American Walking Pony
- Country of origin: United States

Traits
- Height: Up to 14 hands (56 inches, 142 cm);

= American Walking Pony =

American gaited horse breed

The American Walking Pony is a modern American breed of gaited riding pony. It was created by crossbreeding of the Tennessee Walking Horse and the Welsh Pony. Originally developed in Georgia, the breed was established in 1968 after several years of selective breeding. Joan Hudson Brown is credited as the founder of the breed and was the first executive secretary of the breed registry. The original breeding goal was to combine the smooth gait of the Tennessee Walker with the small size and refinement of the Welsh pony. Any combination of the two breeds is acceptable for the registry.
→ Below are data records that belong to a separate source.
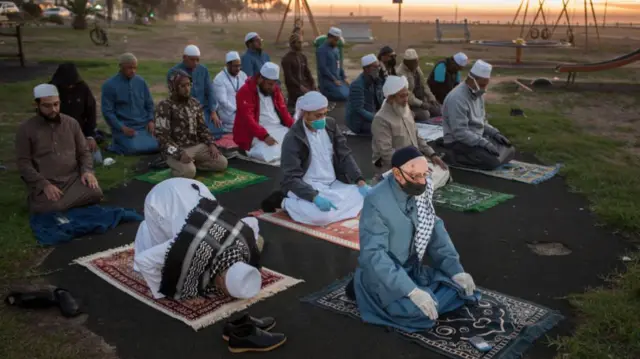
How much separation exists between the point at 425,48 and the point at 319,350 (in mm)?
23689

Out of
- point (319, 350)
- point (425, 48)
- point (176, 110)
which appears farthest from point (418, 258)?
point (425, 48)

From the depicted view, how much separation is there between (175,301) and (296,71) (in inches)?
302

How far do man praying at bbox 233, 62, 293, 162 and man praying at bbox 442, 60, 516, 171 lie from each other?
210 cm

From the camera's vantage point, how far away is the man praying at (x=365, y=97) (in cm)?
909

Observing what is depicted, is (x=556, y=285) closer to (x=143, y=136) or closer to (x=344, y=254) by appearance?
(x=344, y=254)

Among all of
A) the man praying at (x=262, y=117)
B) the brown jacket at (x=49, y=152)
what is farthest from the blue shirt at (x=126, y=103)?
the brown jacket at (x=49, y=152)

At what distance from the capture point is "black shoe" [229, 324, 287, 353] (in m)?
3.56

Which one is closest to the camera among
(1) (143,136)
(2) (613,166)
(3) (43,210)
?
(3) (43,210)

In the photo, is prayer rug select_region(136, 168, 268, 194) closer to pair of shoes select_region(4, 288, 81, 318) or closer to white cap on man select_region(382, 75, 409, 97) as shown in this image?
white cap on man select_region(382, 75, 409, 97)

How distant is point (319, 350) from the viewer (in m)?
3.60

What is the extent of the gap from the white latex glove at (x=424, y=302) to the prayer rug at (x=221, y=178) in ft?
11.6

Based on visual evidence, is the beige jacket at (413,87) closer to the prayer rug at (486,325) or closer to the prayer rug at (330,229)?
the prayer rug at (330,229)

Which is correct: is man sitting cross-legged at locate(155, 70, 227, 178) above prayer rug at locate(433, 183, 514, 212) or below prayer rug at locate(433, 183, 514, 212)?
above

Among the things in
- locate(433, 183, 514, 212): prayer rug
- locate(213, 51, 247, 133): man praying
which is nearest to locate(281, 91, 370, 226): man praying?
locate(433, 183, 514, 212): prayer rug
Foundation stock for the breed included BT Golden Splendor, the first stallion recorded with the registry, and the mare Browntree's Flicka, who was given registration number 1. The desired ambling gaits of the breed are smooth, called the Pleasure Walk and the Merry Walk. Ponies are also able to trot and canter, and have been exhibited in five-gaited competition. The gaitedness ability is hereditary, and promoters of the breed claim that it actually can execute seven gaits, stating that this ability is comparable to the famous Tennessee Walking Horse stallion Roan Allen, though the two additional gaits are not specified. In addition to riding, the breed is also shown in formal driving, pleasure driving, and pony show jumping.